* **GIVEN ENTRIES**:
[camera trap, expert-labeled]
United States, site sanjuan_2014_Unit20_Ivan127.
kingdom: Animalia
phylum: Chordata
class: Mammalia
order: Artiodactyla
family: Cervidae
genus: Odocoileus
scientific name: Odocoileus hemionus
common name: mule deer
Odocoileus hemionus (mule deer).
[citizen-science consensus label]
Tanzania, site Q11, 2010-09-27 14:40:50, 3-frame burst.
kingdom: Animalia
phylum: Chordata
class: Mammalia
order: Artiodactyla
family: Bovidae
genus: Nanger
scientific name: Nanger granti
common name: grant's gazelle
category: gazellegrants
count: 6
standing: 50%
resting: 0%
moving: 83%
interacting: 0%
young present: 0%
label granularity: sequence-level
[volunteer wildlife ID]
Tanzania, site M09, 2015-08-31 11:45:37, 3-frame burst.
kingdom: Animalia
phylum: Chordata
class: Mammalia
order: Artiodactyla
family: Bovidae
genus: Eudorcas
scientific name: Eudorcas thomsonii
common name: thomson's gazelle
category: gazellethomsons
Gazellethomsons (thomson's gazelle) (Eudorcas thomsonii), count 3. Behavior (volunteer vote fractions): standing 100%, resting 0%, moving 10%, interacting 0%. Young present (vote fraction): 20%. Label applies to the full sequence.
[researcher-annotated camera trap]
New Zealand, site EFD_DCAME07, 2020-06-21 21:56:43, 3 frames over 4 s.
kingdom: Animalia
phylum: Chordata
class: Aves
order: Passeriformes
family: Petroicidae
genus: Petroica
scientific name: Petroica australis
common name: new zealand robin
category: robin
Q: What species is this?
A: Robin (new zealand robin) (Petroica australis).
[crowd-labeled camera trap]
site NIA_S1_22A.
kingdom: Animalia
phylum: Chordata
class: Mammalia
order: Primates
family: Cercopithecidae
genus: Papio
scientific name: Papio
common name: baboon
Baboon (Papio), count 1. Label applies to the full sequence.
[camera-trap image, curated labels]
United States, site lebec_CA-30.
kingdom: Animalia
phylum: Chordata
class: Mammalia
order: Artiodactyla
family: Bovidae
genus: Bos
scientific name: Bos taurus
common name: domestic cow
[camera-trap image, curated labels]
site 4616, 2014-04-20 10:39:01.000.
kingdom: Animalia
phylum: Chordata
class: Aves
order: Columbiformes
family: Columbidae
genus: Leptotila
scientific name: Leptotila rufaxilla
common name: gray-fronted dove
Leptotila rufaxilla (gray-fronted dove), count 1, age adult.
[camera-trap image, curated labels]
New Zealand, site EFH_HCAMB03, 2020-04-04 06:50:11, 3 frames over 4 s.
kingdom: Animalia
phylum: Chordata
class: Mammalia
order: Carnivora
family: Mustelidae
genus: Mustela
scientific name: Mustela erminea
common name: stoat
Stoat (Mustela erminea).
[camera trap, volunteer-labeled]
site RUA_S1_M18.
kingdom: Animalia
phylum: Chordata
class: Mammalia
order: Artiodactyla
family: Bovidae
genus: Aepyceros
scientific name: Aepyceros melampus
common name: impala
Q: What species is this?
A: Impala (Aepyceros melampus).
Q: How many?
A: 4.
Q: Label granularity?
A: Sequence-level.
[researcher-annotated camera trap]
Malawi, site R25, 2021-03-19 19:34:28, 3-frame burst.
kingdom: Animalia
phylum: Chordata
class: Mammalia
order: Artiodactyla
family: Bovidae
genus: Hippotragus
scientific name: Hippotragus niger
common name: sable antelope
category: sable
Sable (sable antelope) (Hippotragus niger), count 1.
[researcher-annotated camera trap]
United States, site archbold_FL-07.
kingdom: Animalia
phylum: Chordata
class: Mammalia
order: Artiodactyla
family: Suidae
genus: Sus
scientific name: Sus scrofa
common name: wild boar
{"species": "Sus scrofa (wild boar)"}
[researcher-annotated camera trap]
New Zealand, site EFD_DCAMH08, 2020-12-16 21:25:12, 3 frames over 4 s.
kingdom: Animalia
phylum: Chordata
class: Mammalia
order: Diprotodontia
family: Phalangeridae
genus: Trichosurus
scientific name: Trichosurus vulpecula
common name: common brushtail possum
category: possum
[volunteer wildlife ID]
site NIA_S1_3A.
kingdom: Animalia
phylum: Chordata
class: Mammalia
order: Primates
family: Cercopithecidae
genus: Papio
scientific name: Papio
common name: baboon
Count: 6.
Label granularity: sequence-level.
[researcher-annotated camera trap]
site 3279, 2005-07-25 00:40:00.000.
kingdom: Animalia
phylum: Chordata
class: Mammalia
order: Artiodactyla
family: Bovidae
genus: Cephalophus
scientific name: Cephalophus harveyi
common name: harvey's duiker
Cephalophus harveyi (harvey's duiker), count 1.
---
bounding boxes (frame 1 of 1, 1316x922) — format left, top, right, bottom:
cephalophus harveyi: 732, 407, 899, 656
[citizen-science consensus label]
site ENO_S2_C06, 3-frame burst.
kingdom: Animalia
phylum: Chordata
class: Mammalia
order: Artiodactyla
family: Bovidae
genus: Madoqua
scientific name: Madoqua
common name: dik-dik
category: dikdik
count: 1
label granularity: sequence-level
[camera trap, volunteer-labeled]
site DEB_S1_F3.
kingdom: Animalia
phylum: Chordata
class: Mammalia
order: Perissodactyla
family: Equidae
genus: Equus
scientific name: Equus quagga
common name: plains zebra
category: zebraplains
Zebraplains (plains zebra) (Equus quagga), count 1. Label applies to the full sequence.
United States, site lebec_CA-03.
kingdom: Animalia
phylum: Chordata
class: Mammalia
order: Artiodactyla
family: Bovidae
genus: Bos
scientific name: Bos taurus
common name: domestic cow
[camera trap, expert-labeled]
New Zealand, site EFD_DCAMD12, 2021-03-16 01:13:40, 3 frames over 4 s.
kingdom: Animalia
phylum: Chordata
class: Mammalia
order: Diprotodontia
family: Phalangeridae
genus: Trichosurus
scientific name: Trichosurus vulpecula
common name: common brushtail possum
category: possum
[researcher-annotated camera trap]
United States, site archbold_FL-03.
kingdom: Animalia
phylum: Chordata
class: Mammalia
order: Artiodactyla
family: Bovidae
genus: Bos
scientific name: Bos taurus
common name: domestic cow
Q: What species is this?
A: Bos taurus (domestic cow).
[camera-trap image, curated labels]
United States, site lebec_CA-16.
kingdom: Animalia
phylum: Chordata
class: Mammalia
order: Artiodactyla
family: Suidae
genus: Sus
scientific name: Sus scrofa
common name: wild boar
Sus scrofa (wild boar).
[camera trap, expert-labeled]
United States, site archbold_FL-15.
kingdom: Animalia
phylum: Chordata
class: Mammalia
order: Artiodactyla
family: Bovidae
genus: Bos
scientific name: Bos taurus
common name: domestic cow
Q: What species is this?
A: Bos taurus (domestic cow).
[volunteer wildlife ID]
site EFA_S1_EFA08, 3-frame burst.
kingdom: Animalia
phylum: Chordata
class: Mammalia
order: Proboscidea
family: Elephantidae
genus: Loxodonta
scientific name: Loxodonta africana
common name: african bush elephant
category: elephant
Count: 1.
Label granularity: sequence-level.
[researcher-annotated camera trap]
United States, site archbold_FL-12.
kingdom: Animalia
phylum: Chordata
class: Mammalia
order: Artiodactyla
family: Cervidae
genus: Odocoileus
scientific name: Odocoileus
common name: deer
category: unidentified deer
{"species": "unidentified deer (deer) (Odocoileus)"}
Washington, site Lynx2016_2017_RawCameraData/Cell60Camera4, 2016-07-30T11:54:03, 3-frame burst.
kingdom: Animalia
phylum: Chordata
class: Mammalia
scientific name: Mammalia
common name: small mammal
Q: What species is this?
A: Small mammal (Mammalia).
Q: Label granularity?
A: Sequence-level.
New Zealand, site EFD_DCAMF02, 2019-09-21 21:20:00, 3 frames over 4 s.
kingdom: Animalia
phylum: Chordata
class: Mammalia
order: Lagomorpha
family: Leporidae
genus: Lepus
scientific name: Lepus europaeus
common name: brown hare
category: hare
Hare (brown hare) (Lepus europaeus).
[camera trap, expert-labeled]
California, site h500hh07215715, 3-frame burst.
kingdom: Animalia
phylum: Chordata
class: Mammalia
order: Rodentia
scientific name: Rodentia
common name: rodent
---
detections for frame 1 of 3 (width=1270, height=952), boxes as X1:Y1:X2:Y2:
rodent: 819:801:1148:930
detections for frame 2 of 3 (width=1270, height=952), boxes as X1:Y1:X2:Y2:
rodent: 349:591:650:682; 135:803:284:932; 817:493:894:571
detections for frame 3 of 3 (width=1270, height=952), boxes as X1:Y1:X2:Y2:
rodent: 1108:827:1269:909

* **PROBLEM**:
Repeat every line of the data word for word until you have repeated the line that contains "interacting: 0%", which is the last one to include.

* **ANSWER SPACE**:
[camera trap, expert-labeled]
United States, site sanjuan_2014_Unit20_Ivan127.
kingdom: Animalia
phylum: Chordata
class: Mammalia
order: Artiodactyla
family: Cervidae
genus: Odocoileus
scientific name: Odocoileus hemionus
common name: mule deer
Odocoileus hemionus (mule deer).
[citizen-science consensus label]
Tanzania, site Q11, 2010-09-27 14:40:50, 3-frame burst.
kingdom: Animalia
phylum: Chordata
class: Mammalia
order: Artiodactyla
family: Bovidae
genus: Nanger
scientific name: Nanger granti
common name: grant's gazelle
category: gazellegrants
count: 6
standing: 50%
resting: 0%
moving: 83%
interacting: 0%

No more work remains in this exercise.